Peter treats patients at St. Andrew’s Hospital in Brisbane using deep brain stimulation, a technique that uses electrodes to stimulate a region some 12 centimetres under the surface of the brain.

“There are 100 billion neurons in the brain and we can’t restore all of them. But the deep brain is like a telephone exchange—by stimulating this one section of the brain, you can unblock the flow of messages,” Peter says.

For example, Peter’s group recently helped a patient with Parkinson’s disease walk again because the stimulation unblocked the flow of messages from the deep brain to the leg nerves.

“Our patients are awake for part of the surgery, so we can actually ask them how they are feeling, give them thinking tasks and actually observe their movement or mood being restored in a matter of seconds in real time.”

Each year Peter and his team use this approach to help over a hundred patients with particularly severe cases of Tourette syndrome, Parkinson’s disease, obsessive compulsive disorder and depression.

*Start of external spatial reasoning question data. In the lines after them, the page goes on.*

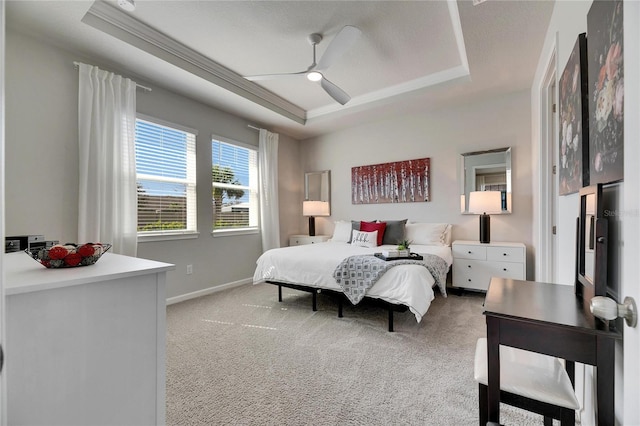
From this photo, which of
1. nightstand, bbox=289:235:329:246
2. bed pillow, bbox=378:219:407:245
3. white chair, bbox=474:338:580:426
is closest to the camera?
white chair, bbox=474:338:580:426

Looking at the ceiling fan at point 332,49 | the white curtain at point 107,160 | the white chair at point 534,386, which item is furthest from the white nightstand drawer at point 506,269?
the white curtain at point 107,160

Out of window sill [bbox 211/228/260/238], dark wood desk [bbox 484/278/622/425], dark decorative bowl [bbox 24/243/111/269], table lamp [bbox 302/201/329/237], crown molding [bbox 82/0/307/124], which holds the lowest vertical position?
dark wood desk [bbox 484/278/622/425]

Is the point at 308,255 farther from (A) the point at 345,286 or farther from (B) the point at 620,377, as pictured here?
(B) the point at 620,377

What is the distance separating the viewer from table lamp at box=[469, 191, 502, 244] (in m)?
3.57

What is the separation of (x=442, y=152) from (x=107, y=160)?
418cm

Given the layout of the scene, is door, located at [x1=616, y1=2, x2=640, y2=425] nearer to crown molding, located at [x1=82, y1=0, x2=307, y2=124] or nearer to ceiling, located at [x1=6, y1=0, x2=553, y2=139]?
ceiling, located at [x1=6, y1=0, x2=553, y2=139]

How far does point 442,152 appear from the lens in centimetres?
423

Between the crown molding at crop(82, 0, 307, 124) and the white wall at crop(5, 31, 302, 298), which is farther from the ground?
the crown molding at crop(82, 0, 307, 124)

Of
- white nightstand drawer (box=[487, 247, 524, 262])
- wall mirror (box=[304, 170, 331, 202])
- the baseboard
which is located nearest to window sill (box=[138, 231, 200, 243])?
the baseboard

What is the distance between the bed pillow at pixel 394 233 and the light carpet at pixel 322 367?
1.14m

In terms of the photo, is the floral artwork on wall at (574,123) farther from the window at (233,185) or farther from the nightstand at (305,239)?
the window at (233,185)

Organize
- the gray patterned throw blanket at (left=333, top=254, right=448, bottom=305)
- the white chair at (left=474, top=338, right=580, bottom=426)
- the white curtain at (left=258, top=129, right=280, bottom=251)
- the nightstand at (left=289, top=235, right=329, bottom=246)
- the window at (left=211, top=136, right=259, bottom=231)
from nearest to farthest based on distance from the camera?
the white chair at (left=474, top=338, right=580, bottom=426), the gray patterned throw blanket at (left=333, top=254, right=448, bottom=305), the window at (left=211, top=136, right=259, bottom=231), the white curtain at (left=258, top=129, right=280, bottom=251), the nightstand at (left=289, top=235, right=329, bottom=246)

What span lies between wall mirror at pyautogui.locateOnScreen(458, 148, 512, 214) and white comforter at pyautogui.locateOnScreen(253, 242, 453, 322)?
979mm

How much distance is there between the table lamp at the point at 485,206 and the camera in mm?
3574
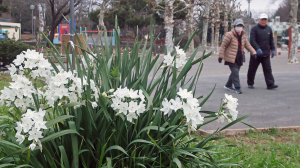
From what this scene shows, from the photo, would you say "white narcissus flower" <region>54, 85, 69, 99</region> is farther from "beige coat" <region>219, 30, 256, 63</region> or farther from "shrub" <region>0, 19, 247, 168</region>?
"beige coat" <region>219, 30, 256, 63</region>

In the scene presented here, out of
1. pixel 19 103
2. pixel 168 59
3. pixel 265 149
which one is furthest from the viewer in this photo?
pixel 265 149

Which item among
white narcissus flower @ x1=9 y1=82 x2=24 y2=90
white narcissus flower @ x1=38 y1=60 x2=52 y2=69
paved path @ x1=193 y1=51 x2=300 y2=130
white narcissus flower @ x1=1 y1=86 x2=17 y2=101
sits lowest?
paved path @ x1=193 y1=51 x2=300 y2=130

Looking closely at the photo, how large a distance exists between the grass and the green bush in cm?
975

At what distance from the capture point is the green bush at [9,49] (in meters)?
11.9

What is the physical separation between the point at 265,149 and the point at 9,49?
10.5 metres

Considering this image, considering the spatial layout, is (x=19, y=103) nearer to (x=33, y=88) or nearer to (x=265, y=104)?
(x=33, y=88)

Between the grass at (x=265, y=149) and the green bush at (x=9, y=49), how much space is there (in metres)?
9.75

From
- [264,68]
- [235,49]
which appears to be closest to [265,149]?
[235,49]

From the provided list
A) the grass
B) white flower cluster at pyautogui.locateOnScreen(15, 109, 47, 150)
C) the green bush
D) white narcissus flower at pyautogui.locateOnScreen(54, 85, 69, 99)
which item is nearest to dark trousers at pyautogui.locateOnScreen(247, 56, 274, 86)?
the grass

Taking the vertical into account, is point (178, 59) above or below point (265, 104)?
above

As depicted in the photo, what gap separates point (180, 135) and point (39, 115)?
80cm

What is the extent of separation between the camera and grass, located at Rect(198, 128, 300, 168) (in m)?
3.07

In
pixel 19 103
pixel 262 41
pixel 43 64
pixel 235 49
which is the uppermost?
pixel 262 41

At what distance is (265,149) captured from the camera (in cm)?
365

The group also published research into how behaviour disorders and movement disorders are related in the deep brain.

“Our group is not just the surgical team—we have mechanical engineers and IT experts to design and run the equipment, we have mathematicians and imaging experts to analyse the information we gather, as well as psychologists and neurophysiologists to further develop therapies,” says Peter.

Photo: Peter Silburn and his team are using deep brain stimulation to help movement and mood disorder patients beyond the reach of other therapies.